Guinée: Massacre du 28 septembre - Pourquoi Alpha Condé ne dit rien sur ce dossier ?

29 Septembre 2020

Jour pour jour, cela fait déjà 11 ans depuis que le pays a enregistré des violences suite à une manifestation organisée à l'époque par les forces vives pour protester contre le pouvoir de la junte, dirigé par Moussa Dadis Camara.

Malgrées les revendications des victimes et des familles endeuillées, le gouvernement est toujours incapable de tenir ce procès tant attendu. Le chef de l'Etat Alpha Condé, l'un des principaux commanditaires de cette manifestation reste sans mot sur ce sujet. Apparemment, depuis son accession au pouvoir en 2010, il n'a pas encore rencontre la présidente de l'Association des Victimes, Parents et Amis du 28 septembre (AVIPA) pour parler de ce sujet. Selon Asmaou Diallo, elle n'a jamais parlé de ces évènements avec le chef de l'Etat.

Depuis la tenue de ce drame en 2009, l'AVIPA ne cesse de réclamer justice à l'Etat, l'instruction a été fermée, normalement, rien ne peut empêcher à ce jour la tenue du procès, que le gouvernement avait prévu pour juin 2020. Mais, la date est passée, il n'a pas parlé de ça. Lors de la dernière rencontre entre l'ONG AVIPA et le ministre de la Justice, le gouvernement avait dit qu'il attendait le programme des magistrats. Malheureusement, cela est resté en vain.
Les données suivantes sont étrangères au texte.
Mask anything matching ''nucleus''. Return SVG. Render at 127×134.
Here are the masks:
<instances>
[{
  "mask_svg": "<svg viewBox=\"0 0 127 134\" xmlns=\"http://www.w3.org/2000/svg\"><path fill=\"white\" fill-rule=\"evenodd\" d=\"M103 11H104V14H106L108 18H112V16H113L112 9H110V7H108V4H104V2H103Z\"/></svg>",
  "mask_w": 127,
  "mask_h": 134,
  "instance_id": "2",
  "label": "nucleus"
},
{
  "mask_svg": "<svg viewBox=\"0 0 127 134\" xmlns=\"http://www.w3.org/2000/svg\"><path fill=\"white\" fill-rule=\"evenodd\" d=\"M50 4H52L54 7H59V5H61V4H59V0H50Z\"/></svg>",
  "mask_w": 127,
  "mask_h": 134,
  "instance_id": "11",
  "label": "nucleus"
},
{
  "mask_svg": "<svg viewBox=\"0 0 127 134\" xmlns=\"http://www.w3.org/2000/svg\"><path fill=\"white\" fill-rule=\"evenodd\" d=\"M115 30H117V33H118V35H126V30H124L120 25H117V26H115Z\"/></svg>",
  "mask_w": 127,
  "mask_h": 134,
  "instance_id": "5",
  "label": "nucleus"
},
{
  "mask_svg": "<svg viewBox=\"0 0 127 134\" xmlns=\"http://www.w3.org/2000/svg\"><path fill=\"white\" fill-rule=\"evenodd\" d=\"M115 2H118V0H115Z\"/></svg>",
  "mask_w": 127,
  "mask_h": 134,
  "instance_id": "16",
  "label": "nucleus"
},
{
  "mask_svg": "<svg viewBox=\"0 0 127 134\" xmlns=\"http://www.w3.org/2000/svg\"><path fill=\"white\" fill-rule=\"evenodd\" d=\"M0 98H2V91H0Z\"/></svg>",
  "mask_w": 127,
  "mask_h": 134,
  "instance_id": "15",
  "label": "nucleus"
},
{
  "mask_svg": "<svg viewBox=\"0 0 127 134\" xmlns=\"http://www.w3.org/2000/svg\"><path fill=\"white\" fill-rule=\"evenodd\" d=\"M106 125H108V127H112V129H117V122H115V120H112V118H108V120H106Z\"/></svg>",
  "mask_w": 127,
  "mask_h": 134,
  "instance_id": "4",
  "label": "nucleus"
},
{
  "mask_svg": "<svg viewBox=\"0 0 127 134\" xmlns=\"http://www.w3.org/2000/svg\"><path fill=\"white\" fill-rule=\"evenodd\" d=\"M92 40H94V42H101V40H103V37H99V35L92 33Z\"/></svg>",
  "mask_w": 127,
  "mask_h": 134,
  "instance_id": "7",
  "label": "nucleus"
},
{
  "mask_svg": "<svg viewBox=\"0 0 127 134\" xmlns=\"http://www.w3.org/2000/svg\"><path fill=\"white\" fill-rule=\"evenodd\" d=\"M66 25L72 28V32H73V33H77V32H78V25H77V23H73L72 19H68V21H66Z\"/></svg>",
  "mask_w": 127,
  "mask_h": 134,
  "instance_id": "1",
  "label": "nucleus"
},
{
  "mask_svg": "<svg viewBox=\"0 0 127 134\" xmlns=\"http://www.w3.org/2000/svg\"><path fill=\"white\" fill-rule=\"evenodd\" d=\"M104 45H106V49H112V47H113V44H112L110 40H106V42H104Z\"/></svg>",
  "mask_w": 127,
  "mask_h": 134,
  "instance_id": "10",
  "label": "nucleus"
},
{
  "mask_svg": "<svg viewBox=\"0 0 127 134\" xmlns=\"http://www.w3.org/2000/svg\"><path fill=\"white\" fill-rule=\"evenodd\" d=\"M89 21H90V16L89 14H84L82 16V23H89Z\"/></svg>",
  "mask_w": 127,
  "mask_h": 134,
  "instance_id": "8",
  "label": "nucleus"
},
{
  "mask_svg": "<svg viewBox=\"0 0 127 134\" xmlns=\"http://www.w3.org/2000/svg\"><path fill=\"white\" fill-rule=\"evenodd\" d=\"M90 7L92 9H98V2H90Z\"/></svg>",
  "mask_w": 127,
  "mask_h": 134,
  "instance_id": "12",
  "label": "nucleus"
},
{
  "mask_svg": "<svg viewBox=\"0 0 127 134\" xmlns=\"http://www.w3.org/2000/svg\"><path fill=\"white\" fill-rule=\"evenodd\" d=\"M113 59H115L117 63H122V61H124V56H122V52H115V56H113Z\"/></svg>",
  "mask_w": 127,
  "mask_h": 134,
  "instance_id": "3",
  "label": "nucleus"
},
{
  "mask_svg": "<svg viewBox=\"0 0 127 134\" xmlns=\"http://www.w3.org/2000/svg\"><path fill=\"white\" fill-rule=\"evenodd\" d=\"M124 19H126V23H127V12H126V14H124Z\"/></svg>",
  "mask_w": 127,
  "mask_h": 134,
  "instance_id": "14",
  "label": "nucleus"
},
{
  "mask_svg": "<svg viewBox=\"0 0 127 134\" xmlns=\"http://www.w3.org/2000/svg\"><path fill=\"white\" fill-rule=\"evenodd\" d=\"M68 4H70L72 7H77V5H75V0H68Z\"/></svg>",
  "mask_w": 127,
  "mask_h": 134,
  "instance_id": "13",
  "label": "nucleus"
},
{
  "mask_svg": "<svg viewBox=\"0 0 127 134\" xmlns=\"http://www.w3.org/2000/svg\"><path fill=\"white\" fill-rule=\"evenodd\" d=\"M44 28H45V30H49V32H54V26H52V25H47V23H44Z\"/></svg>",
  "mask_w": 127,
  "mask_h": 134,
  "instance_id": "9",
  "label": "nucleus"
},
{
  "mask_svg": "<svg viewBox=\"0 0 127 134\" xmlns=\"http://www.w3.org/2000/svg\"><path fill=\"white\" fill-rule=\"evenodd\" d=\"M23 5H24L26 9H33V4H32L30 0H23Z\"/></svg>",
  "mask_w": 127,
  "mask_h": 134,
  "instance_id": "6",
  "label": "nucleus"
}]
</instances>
« Nous attendons, puisque la cour pénale international (CPI) avait dit que si la Guinée ne peut pas tenir le procès, il va prendre les choses en main. Vu ce qui a précédé, je dirais que l'Etat n'a pas la volonté, sinon le procès allait être tenu il y a longtemps », a indiqué Asmaou Diallo.
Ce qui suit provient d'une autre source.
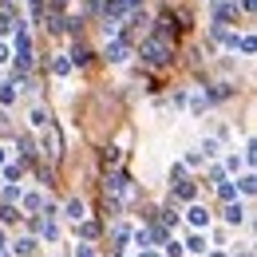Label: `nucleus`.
<instances>
[{"label": "nucleus", "instance_id": "1", "mask_svg": "<svg viewBox=\"0 0 257 257\" xmlns=\"http://www.w3.org/2000/svg\"><path fill=\"white\" fill-rule=\"evenodd\" d=\"M170 56H174V48H170V40H166V36H151V40L143 44V60H147V64H155V67L170 64Z\"/></svg>", "mask_w": 257, "mask_h": 257}, {"label": "nucleus", "instance_id": "2", "mask_svg": "<svg viewBox=\"0 0 257 257\" xmlns=\"http://www.w3.org/2000/svg\"><path fill=\"white\" fill-rule=\"evenodd\" d=\"M16 32V8H12V0H4L0 4V36Z\"/></svg>", "mask_w": 257, "mask_h": 257}, {"label": "nucleus", "instance_id": "3", "mask_svg": "<svg viewBox=\"0 0 257 257\" xmlns=\"http://www.w3.org/2000/svg\"><path fill=\"white\" fill-rule=\"evenodd\" d=\"M127 56H131L127 40H115V44H107V60H111V64H123Z\"/></svg>", "mask_w": 257, "mask_h": 257}, {"label": "nucleus", "instance_id": "4", "mask_svg": "<svg viewBox=\"0 0 257 257\" xmlns=\"http://www.w3.org/2000/svg\"><path fill=\"white\" fill-rule=\"evenodd\" d=\"M186 218H190L194 229H206V225H210V214H206L202 206H190V210H186Z\"/></svg>", "mask_w": 257, "mask_h": 257}, {"label": "nucleus", "instance_id": "5", "mask_svg": "<svg viewBox=\"0 0 257 257\" xmlns=\"http://www.w3.org/2000/svg\"><path fill=\"white\" fill-rule=\"evenodd\" d=\"M44 151H48L52 159L60 155V131H56V127H48V135H44Z\"/></svg>", "mask_w": 257, "mask_h": 257}, {"label": "nucleus", "instance_id": "6", "mask_svg": "<svg viewBox=\"0 0 257 257\" xmlns=\"http://www.w3.org/2000/svg\"><path fill=\"white\" fill-rule=\"evenodd\" d=\"M67 218H71V222H83V214H87V210H83V202H79V198H71V202H67V210H64Z\"/></svg>", "mask_w": 257, "mask_h": 257}, {"label": "nucleus", "instance_id": "7", "mask_svg": "<svg viewBox=\"0 0 257 257\" xmlns=\"http://www.w3.org/2000/svg\"><path fill=\"white\" fill-rule=\"evenodd\" d=\"M225 222H229V225L245 222V210H241V206H237V202H229V206H225Z\"/></svg>", "mask_w": 257, "mask_h": 257}, {"label": "nucleus", "instance_id": "8", "mask_svg": "<svg viewBox=\"0 0 257 257\" xmlns=\"http://www.w3.org/2000/svg\"><path fill=\"white\" fill-rule=\"evenodd\" d=\"M127 190V174H111L107 178V194H123Z\"/></svg>", "mask_w": 257, "mask_h": 257}, {"label": "nucleus", "instance_id": "9", "mask_svg": "<svg viewBox=\"0 0 257 257\" xmlns=\"http://www.w3.org/2000/svg\"><path fill=\"white\" fill-rule=\"evenodd\" d=\"M12 249H16L20 257H32V253H36V237H20V241H16Z\"/></svg>", "mask_w": 257, "mask_h": 257}, {"label": "nucleus", "instance_id": "10", "mask_svg": "<svg viewBox=\"0 0 257 257\" xmlns=\"http://www.w3.org/2000/svg\"><path fill=\"white\" fill-rule=\"evenodd\" d=\"M214 16H218V24L233 20V16H237V4H218V12H214Z\"/></svg>", "mask_w": 257, "mask_h": 257}, {"label": "nucleus", "instance_id": "11", "mask_svg": "<svg viewBox=\"0 0 257 257\" xmlns=\"http://www.w3.org/2000/svg\"><path fill=\"white\" fill-rule=\"evenodd\" d=\"M174 194H178L182 202H190V198H194V182H186V178H178V186H174Z\"/></svg>", "mask_w": 257, "mask_h": 257}, {"label": "nucleus", "instance_id": "12", "mask_svg": "<svg viewBox=\"0 0 257 257\" xmlns=\"http://www.w3.org/2000/svg\"><path fill=\"white\" fill-rule=\"evenodd\" d=\"M186 249H190V253H206V237H202V233H194L190 241H186Z\"/></svg>", "mask_w": 257, "mask_h": 257}, {"label": "nucleus", "instance_id": "13", "mask_svg": "<svg viewBox=\"0 0 257 257\" xmlns=\"http://www.w3.org/2000/svg\"><path fill=\"white\" fill-rule=\"evenodd\" d=\"M162 245H166V257H182V253H186V245H182V241H170V237H166Z\"/></svg>", "mask_w": 257, "mask_h": 257}, {"label": "nucleus", "instance_id": "14", "mask_svg": "<svg viewBox=\"0 0 257 257\" xmlns=\"http://www.w3.org/2000/svg\"><path fill=\"white\" fill-rule=\"evenodd\" d=\"M12 99H16V83H0V103L8 107Z\"/></svg>", "mask_w": 257, "mask_h": 257}, {"label": "nucleus", "instance_id": "15", "mask_svg": "<svg viewBox=\"0 0 257 257\" xmlns=\"http://www.w3.org/2000/svg\"><path fill=\"white\" fill-rule=\"evenodd\" d=\"M135 241H139V245H155V225H151V229H139Z\"/></svg>", "mask_w": 257, "mask_h": 257}, {"label": "nucleus", "instance_id": "16", "mask_svg": "<svg viewBox=\"0 0 257 257\" xmlns=\"http://www.w3.org/2000/svg\"><path fill=\"white\" fill-rule=\"evenodd\" d=\"M40 233H44L48 241H56V237H60V229H56V222H40Z\"/></svg>", "mask_w": 257, "mask_h": 257}, {"label": "nucleus", "instance_id": "17", "mask_svg": "<svg viewBox=\"0 0 257 257\" xmlns=\"http://www.w3.org/2000/svg\"><path fill=\"white\" fill-rule=\"evenodd\" d=\"M32 127H48V111H44V107L32 111Z\"/></svg>", "mask_w": 257, "mask_h": 257}, {"label": "nucleus", "instance_id": "18", "mask_svg": "<svg viewBox=\"0 0 257 257\" xmlns=\"http://www.w3.org/2000/svg\"><path fill=\"white\" fill-rule=\"evenodd\" d=\"M87 60H91L87 48H75V52H71V64H87Z\"/></svg>", "mask_w": 257, "mask_h": 257}, {"label": "nucleus", "instance_id": "19", "mask_svg": "<svg viewBox=\"0 0 257 257\" xmlns=\"http://www.w3.org/2000/svg\"><path fill=\"white\" fill-rule=\"evenodd\" d=\"M40 206H44V198H40V194H28V198H24V210H40Z\"/></svg>", "mask_w": 257, "mask_h": 257}, {"label": "nucleus", "instance_id": "20", "mask_svg": "<svg viewBox=\"0 0 257 257\" xmlns=\"http://www.w3.org/2000/svg\"><path fill=\"white\" fill-rule=\"evenodd\" d=\"M222 198H225V202H233V198H237V186H233V182H222Z\"/></svg>", "mask_w": 257, "mask_h": 257}, {"label": "nucleus", "instance_id": "21", "mask_svg": "<svg viewBox=\"0 0 257 257\" xmlns=\"http://www.w3.org/2000/svg\"><path fill=\"white\" fill-rule=\"evenodd\" d=\"M79 233H83V237H95L99 225H95V222H83V225H79Z\"/></svg>", "mask_w": 257, "mask_h": 257}, {"label": "nucleus", "instance_id": "22", "mask_svg": "<svg viewBox=\"0 0 257 257\" xmlns=\"http://www.w3.org/2000/svg\"><path fill=\"white\" fill-rule=\"evenodd\" d=\"M225 95H229V83H218V87L210 91V99H225Z\"/></svg>", "mask_w": 257, "mask_h": 257}, {"label": "nucleus", "instance_id": "23", "mask_svg": "<svg viewBox=\"0 0 257 257\" xmlns=\"http://www.w3.org/2000/svg\"><path fill=\"white\" fill-rule=\"evenodd\" d=\"M71 71V60H56V75H67Z\"/></svg>", "mask_w": 257, "mask_h": 257}, {"label": "nucleus", "instance_id": "24", "mask_svg": "<svg viewBox=\"0 0 257 257\" xmlns=\"http://www.w3.org/2000/svg\"><path fill=\"white\" fill-rule=\"evenodd\" d=\"M75 257H95V253H91L87 245H79V249H75Z\"/></svg>", "mask_w": 257, "mask_h": 257}, {"label": "nucleus", "instance_id": "25", "mask_svg": "<svg viewBox=\"0 0 257 257\" xmlns=\"http://www.w3.org/2000/svg\"><path fill=\"white\" fill-rule=\"evenodd\" d=\"M0 64H8V44H0Z\"/></svg>", "mask_w": 257, "mask_h": 257}, {"label": "nucleus", "instance_id": "26", "mask_svg": "<svg viewBox=\"0 0 257 257\" xmlns=\"http://www.w3.org/2000/svg\"><path fill=\"white\" fill-rule=\"evenodd\" d=\"M135 257H159V253H151V249H147V245H143V249H139V253Z\"/></svg>", "mask_w": 257, "mask_h": 257}, {"label": "nucleus", "instance_id": "27", "mask_svg": "<svg viewBox=\"0 0 257 257\" xmlns=\"http://www.w3.org/2000/svg\"><path fill=\"white\" fill-rule=\"evenodd\" d=\"M123 4H127V8H139V0H123Z\"/></svg>", "mask_w": 257, "mask_h": 257}, {"label": "nucleus", "instance_id": "28", "mask_svg": "<svg viewBox=\"0 0 257 257\" xmlns=\"http://www.w3.org/2000/svg\"><path fill=\"white\" fill-rule=\"evenodd\" d=\"M0 162H4V147H0Z\"/></svg>", "mask_w": 257, "mask_h": 257}, {"label": "nucleus", "instance_id": "29", "mask_svg": "<svg viewBox=\"0 0 257 257\" xmlns=\"http://www.w3.org/2000/svg\"><path fill=\"white\" fill-rule=\"evenodd\" d=\"M210 257H225V253H210Z\"/></svg>", "mask_w": 257, "mask_h": 257}]
</instances>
Le retard de ce procès selon le gouvernement était dû au problème d'argent, heureusement les ambassades se sont engagées et le gouvernement aussi a fait la même chose après mais en vain. « Ils n'ont pas la volonté. Si ça continue, il y aura une autre alternative même si c'est avec la CPI », a-t-elle affirmé.

A cette occasion, la présidente de l'AVIPA a affirmé son regret du fait que le président de la république ne parle pas du dossier. Alpha Condé qui est d'ailleurs l'un des organisateurs de ce rassemblement qui a enregistré plus de 150 morts, des femmes violées et plusieurs blessés.

« Je n'ai jamais parlé avec le président de la république de ces évènements, il ne veut même pas parler de ça », a souligné Asmaou Diallo avant de dire que si ce procès est tenu au temps d'Alpha Condé, c'est normal et si ce n'est pas le cas, ça ne serait pas une surprise pour l'Association des Victimes, Parents et Amis du 28 septembre.

Ce souhait de la présidente de l'AVIPA reste à voir quand on sait que le pays est en phase de campagne électorale pour la présidentielle du 18 octobre 2020 et l'opposition reste déterminée pour sanctionner Alpha Condé à travers les urnes.